A self’s three successive births

1. In a person (puruṣa), verily, this one2 becomes at first an embryo (garbha). That which is semen (retas), is the vigor (tejas) come together from all the limbs. In the self, indeed, one bears a self. When he pours this in a woman, then he begets it. This is one’s first birth.3

2. It comes into self-becoming (ātma-bhūya) with the woman, just as a limb of her own. Therefore it injures her not. She nourishes this self of his that has come to her.

3. She, being a nourisher, should be nourished. The woman bears him as an embryo. In the beginning, indeed, he nourishes the child [and] from birth onward. While1 he nourishes the child from birth onward, he thus nourishes his own self, for the continuation of these worlds; for thus are these worlds continued. This is one’s second birth.

4. This self of one is put in one’s place for pious deeds (puṇya karman). Then this other self of one, having done his work (kṛta-kṛtya), having reached his age, deceases. So, deceasing hence indeed, he is born again. This is one’s third birth. As to this it has been said by a seer:—

  • 5.

    Being yet in embryo, I knew well2
  • All the births of these gods!
  • A hundred iron citadels confined me,
  • And yet,1 a hawk (śyena) with swiftness, forth I flew!

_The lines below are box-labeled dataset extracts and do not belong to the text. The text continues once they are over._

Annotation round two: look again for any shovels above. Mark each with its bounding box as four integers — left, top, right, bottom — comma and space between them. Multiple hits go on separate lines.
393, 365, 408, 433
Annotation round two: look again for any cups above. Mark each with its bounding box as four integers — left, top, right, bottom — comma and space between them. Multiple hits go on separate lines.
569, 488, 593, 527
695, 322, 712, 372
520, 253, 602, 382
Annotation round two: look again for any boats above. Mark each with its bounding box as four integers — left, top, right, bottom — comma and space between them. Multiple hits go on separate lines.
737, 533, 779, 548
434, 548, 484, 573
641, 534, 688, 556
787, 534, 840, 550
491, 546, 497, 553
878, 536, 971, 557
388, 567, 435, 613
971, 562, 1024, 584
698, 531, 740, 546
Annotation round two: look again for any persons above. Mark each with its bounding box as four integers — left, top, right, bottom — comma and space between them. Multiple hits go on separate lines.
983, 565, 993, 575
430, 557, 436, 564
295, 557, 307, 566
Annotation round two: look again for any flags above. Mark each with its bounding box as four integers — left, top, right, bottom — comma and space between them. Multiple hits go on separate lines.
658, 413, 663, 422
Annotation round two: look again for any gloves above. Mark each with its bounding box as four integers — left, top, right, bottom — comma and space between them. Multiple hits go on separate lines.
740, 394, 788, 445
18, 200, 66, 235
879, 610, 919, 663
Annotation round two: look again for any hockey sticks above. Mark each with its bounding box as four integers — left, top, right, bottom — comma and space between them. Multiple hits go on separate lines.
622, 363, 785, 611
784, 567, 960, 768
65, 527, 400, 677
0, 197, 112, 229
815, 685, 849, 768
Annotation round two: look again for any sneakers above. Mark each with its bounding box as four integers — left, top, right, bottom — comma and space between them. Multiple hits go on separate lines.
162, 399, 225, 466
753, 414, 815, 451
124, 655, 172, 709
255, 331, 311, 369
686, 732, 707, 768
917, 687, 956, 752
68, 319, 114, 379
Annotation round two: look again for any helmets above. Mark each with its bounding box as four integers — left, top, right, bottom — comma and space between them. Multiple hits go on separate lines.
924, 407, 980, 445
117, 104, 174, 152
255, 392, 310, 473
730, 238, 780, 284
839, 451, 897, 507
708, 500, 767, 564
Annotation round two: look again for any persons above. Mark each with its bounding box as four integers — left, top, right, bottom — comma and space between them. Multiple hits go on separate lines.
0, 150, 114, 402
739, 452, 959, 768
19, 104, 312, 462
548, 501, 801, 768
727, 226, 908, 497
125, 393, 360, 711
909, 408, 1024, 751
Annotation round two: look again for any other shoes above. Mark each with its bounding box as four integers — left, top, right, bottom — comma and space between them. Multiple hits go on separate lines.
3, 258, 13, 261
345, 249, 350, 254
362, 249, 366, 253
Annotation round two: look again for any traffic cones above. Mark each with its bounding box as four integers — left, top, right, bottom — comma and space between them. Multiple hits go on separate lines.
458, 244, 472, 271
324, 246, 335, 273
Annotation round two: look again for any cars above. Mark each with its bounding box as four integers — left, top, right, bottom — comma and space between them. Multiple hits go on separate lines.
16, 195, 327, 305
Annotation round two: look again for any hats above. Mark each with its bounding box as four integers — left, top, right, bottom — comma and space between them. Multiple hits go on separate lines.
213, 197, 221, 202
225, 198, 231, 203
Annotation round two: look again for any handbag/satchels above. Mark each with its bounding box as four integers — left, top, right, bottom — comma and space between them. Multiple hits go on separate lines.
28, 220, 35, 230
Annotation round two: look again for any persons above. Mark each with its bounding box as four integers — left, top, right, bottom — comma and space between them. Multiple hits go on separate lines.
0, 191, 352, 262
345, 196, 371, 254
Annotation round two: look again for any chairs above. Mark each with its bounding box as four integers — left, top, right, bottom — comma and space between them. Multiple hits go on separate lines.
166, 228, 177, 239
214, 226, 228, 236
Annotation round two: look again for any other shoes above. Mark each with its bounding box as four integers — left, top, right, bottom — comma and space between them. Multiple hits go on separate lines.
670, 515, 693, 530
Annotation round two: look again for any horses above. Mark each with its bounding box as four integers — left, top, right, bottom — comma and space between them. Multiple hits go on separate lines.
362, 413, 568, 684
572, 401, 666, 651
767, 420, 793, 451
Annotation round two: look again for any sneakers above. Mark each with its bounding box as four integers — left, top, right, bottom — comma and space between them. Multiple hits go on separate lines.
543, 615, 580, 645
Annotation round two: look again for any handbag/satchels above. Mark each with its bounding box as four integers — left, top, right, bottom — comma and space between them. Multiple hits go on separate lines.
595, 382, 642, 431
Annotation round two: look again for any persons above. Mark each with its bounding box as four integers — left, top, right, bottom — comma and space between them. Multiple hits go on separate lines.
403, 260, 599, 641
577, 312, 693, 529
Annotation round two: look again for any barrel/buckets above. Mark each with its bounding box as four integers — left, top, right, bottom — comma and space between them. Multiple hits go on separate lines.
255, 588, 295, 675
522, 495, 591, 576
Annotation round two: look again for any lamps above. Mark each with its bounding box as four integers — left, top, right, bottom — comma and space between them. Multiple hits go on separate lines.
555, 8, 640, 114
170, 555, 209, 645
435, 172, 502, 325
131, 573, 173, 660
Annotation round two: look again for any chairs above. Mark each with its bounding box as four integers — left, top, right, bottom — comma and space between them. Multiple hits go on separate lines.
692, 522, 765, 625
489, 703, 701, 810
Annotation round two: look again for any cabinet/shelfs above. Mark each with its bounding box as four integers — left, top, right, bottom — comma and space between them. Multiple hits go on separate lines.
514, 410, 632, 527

In embryo indeed thus lying (śayāna), Vāmadeva spoke in this wise.

6. So he, knowing this, having ascended aloft from this separation from the body (śarīra-bheda), obtained all desires in the heavenly world (svarga loka), and became immortal—yea, became [immortal]!

[2 ]That is, the Ātman, the subject of the entire previous part of this Upanishad. Or ayam may denote the indefinite ‘one,’ as probably in the last sentence of this paragraph.

[3 ]The words asya prathamaṁ janma may denote either ‘his (i. e. the Self’s) first birth’ or ‘a self’s first birth (as a particular individual).’ Either interpretation is possible according to pantheistic theory.

[1 ]Or perhaps ‘In that (yat) . . . .’

[2 ]Quoted from RV. 4. 27. 1. In the original Rig-Veda passage (as indeed in every other of the three occurrences of the same compound in the Rig-Veda, 1. 34. 2b, 1. 164. 18b, and 10. 17. 5a) the preposition anu seems to have served no more than to strengthen the force of the verb ‘know.’ As such, it is translated here by ‘well’ (in accordance with Grassmann’s Worterbuch, BR., and MW.) Yet it would be very possible—indeed, probable—that to the author of this Upanishad, who quotes the ancient passage as scriptural corroboration of his theory of various buths, that word anu conveyed a larger significance than it was originally intended to express. In accordance with its general meaning of ‘along toward’ he might understand it to intimate pregnantly that even from the embryonic stage the seer ‘fore-knew,’ anu-vid, all the births of the gods [of the various gods—be it noted—here applied to the successive births of the individual soul, ātman, from father to son]. As to such fine distinctions of meaning to be carefully observed in the prepositional compounds with verbs in the Upanishads, Professor Whitney (in his article on ‘The Upanishads and their Latest Translation’ in the American Journal of Philology, vol. 7, p. 15) has stated a noteworthy principle: ‘It may be laid down as a rule for the prose of the Brāhmaṇas and Upanishads that every prefix to a verb has its own distinctive value as modifying the verbal idea: if we cannot feel it, our comprehension of the sense is so far imperfect; if we cannot represent it, our translation is so far defective.’

With this consideration concerning the force of anu and with the glaringly wresting interpretation of śyeno in the last line, the present instance as a whole serves well to call attention to the applicability (or non-applicability) of many of the citations in the Upanishads. Frequently passages from the Rig-Veda and from the Atharva-Veda are quoted as containing, in cryptic expressions of deep significance, early corroboration of what is really a later and very different idea. This method of the Upanishads with respect to its prior scriptures is the same method as that employed by the later Hindu commentators on the Upanishads themselves. In the course of the developments of thought this method of interpreting earlier ideas from a larger point of view is very serviceable; practically and pedagogically it may be almost indispensable to the expounder of a philosophy or to the exhorter of a religion; yet by the scholar it is to be carefully discriminated from a historically exact exegesis of the primitive statements.

[1 ]Reading adha, as in the Rig-Veda passage and in a variant of Śankara. But all editions of the text and of the commentators read adhaḥ, ‘down.’